WHAT THE EXERCISE ASKS: Carry on the passage about Duncan's murder and early Scottish history, picking up right after its final sentence.

Top of EXCERPT TO READ

The timber edifice on such an eminence as the Peel Bog – probably, as the sagacious Lord Hailes imagines, the true character of the edifices possessed by Macbeth – would no more fill up the true architectural wants of the drama, than a marble Grecian temple, or a Canadian settler's log-house.
Crimes briefly told without details have no interest, unless they can be put in the shape of statistics – some people will be inclined to deny that the exception is the reverse of the rule. We are not writing history, and if we were, the historical details which go no further than that A stabbed B, and C poisoned D, and E mutilated F, are not such as we are inclined to believe our readers would thank us for. It is very clear that the death of Duncan, if we had no more than authentic annals to deal with – if it had been a question merely of history, and not in some measure incidentally connected with the highest rank of human intellectual effort – would have formed a very meagre object of comment. The society of antiquaries might have endured a paper on it – for such endurance is the martyrdom they have chosen – but no other person would. In looking, then, down through Scottish history from the accession of Macbeth's successor, we find little that can be noticed with any applicability to our particular purpose, until we reach the time when the records provide us with some of the details.

Bottom of EXCERPT TO READ
Top of RECORD EXCERPTS

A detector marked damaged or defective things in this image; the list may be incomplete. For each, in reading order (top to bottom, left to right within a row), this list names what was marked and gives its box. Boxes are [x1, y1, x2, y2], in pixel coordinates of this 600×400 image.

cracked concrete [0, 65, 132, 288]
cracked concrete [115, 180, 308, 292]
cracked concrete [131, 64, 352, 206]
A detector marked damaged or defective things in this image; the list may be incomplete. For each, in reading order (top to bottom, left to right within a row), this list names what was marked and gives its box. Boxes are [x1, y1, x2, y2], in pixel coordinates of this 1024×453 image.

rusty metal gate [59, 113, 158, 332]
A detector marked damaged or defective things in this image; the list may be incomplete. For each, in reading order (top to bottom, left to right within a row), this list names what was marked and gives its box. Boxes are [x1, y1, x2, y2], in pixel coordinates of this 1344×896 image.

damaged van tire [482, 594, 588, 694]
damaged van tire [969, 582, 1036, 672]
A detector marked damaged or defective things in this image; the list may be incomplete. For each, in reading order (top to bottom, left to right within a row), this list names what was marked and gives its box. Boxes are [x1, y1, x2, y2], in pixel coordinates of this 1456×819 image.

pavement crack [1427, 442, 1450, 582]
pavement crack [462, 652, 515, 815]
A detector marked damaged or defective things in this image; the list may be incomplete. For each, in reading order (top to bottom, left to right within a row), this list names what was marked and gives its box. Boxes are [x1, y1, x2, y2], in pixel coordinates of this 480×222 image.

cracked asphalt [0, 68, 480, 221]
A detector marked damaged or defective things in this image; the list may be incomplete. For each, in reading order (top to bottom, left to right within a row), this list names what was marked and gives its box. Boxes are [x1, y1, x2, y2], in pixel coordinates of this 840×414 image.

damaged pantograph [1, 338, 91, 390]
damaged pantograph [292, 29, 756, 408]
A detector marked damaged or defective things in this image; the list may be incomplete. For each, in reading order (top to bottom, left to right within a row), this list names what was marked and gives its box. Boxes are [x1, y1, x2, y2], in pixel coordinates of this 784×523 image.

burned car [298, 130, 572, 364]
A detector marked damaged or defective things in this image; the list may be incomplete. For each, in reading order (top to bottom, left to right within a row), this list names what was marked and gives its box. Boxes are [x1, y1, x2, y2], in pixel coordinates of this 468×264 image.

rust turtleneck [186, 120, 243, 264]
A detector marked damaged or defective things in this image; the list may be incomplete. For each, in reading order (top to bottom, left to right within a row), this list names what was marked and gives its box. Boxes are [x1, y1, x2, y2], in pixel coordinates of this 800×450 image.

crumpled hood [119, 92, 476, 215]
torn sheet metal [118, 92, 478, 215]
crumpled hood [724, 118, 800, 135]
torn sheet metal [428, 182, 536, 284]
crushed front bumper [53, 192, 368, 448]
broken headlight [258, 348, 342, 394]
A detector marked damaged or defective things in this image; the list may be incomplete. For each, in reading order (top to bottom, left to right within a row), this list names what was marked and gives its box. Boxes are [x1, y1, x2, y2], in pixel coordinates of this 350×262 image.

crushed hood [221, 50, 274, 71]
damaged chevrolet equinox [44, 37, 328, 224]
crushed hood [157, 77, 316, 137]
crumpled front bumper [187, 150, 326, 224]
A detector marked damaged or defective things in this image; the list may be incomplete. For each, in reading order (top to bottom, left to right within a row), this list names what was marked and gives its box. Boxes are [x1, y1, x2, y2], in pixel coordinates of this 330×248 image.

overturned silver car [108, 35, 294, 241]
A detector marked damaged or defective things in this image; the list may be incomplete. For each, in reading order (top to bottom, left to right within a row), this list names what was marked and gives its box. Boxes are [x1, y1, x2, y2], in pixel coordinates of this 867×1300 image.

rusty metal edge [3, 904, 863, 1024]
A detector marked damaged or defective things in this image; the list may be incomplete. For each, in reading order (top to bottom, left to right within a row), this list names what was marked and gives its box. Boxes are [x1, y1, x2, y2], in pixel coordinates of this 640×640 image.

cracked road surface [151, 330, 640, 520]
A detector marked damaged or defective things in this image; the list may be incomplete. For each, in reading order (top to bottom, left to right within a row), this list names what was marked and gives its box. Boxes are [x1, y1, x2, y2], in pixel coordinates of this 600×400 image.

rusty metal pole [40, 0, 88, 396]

Bottom of RECORD EXCERPTS

RESPONSE TO THE TASK:
Yet there is one very early tragic incident, which appears to us to have considerable interest, as one of the first striking instances where the fierce spirit of clan animosity – the burning desire to avenge the wrongs of the chief – was exhibited by the Highlanders. It occurred about the year 1242. A tournament was held on the English Border, at which two young knights, Patrick Earl of Athole, and Walter de Bysset, a cadet of the family who were lords of the great northern districts, subsequently the patrimony of Lord Lovat, encountered each other. Bysset was unhorsed. Not long afterwards, the building in which the Earl of Athole lived, in Haddington, was burned to the ground, and he, with several of his followers, died in the flames. By some accounts the Earl was previously murdered, and the house was burned to conceal the deed. Let us here have recourse to the distinct and considerate account of the incident in our favourite poet: —
"Whether it was of recklessness,
Or it of forethought felony was,
Into the Inns, lang ere day,
Quhare that the Earl of Athole lay
A fell fire him to coals brynt,
Thus suddenly was that Earl tynt.
And with him mony ma
There houses and men were brunt alswa."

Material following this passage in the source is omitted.